Peaking at number 8 on the Billboard Hot 100, "Izzo (H.O.V.A.)" marked Jay-Z's first solo song to enter the top 10. It also charted in Australia, Scotland, the Netherlands, Switzerland, and the UK. The song was certified Platinum by the Recording Industry Association of America, and certified Silver by the British Phonographic Industry.

== Music video ==
The music video was filmed in Los Angeles on a street made to look like New York City, and features cameos from Damon Dash and Kanye West. It was directed by Dave Meyers. The video was premiered on MTV's Total Request Live on August 21, 2001.
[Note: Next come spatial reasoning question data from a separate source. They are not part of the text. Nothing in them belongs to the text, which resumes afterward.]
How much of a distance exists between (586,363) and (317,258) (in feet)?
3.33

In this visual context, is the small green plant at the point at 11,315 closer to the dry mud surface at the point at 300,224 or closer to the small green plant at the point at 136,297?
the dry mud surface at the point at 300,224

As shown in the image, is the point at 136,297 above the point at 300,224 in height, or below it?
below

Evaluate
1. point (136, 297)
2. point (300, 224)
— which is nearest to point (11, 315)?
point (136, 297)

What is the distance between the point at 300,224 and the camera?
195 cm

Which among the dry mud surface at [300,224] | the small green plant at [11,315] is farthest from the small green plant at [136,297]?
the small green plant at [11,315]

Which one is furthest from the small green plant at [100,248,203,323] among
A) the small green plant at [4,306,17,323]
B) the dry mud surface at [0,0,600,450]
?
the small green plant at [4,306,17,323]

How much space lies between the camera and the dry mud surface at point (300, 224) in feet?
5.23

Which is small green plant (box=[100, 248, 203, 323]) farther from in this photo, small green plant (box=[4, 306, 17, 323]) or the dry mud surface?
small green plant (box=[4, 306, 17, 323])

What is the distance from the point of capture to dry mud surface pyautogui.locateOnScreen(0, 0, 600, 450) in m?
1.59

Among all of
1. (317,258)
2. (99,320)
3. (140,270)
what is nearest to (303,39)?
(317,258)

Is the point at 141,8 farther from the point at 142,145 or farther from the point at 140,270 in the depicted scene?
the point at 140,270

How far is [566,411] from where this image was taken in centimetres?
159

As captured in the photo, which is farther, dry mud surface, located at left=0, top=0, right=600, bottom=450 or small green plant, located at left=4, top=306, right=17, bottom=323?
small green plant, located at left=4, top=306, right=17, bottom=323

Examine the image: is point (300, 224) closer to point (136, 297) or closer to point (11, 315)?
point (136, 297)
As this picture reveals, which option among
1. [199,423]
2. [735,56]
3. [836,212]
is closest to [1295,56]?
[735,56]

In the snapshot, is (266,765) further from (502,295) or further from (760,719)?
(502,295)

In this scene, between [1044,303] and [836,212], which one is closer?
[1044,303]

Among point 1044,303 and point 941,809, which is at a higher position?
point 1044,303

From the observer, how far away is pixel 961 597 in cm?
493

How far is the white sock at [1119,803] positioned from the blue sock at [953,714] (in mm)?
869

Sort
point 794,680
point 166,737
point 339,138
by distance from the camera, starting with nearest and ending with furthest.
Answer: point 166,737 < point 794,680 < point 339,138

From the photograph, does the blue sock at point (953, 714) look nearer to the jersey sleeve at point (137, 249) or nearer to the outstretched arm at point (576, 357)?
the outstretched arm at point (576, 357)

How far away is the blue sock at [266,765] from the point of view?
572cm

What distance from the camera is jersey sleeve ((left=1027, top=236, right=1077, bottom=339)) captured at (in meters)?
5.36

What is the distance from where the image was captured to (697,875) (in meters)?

==Copyright infringement lawsuit==

On October 31, 2001, a copyright lawsuit was filed against Jay-Z by Demme Ulloa, who claimed that she was not paid for her contribution to "Izzo". Ulloa asserted that it was her singing "H to the izzo/V to the izzay", though she didn't receive any money for her contribution and was not credited in the liner notes of The Blueprint. The joint authorship claim was dismissed in 2004 but continued to proceed for a copyright infringement claim, which was ultimately settled.

==Credits and personnel==
Credits adapted from the liner notes of The Blueprint.
- Studio locations
- Mastered at Masterdisk, New York City, New York.
- Mixed at Right Track Studios, New York City, New York.
- Recorded at Baseline Studios, New York City, New York.

- Personnel
- Jay-Z – songwriting, vocals
- Kanye West – production, songwriting
- Berry Gordy – songwriting
- Alphonso Mizell – songwriting
- Freddie Perren – songwriting
- Deke Richards – songwriting
- Young Guru – recording
- Kamel Adbo – recording
- Ken "Duro" Ifill – mixing
- Tony Dawsey – mastering

- Samples
- "Izzo (H.O.V.A.)" contains elements of "I Want You Back", as performed by The Jackson 5 and written by The Corporation (Berry Gordy, Alphonso Mizell, Freddie Perren and Deke Richards).

==Charts==

===Weekly charts===

| Chart (2001) | Peak position |
|---|---|
| Australia (ARIA) | 23 |
| Australian Urban (ARIA) | 11 |
| Netherlands (Dutch Top 40 Tipparade) | 9 |
| Netherlands (Single Top 100) | 69 |
| Scottish Singles Sales (Official Charts) | 29 |
| Switzerland (Schweizer Hitparade) | 53 |
| UK Singles (Official Charts) | 21 |
| UK Dance (Official Charts) | 8 |
| UK Hip Hop/R&B (Official Charts) | 7 |
| US Billboard Hot 100 | 8 |
| US Hot R&B/Hip-Hop Songs (Billboard) | 4 |
| US Hot Rap Songs (Billboard) | 7 |
| US Rhythmic Airplay (Billboard) | 4 |

===Year-end charts===

| Chart (2001) | Position |
|---|---|
| US Billboard Hot 100 | 52 |
| US Hot R&B/Hip-Hop Songs (Billboard) | 30 |

==Certifications==

| Region | Certification | Certified units/sales |
| United Kingdom (BPI) | Silver | 200,000^{‡} |
| United States (RIAA) | Platinum | 1,000,000^{‡} |
^{‡} Sales+streaming figures based on certification alone.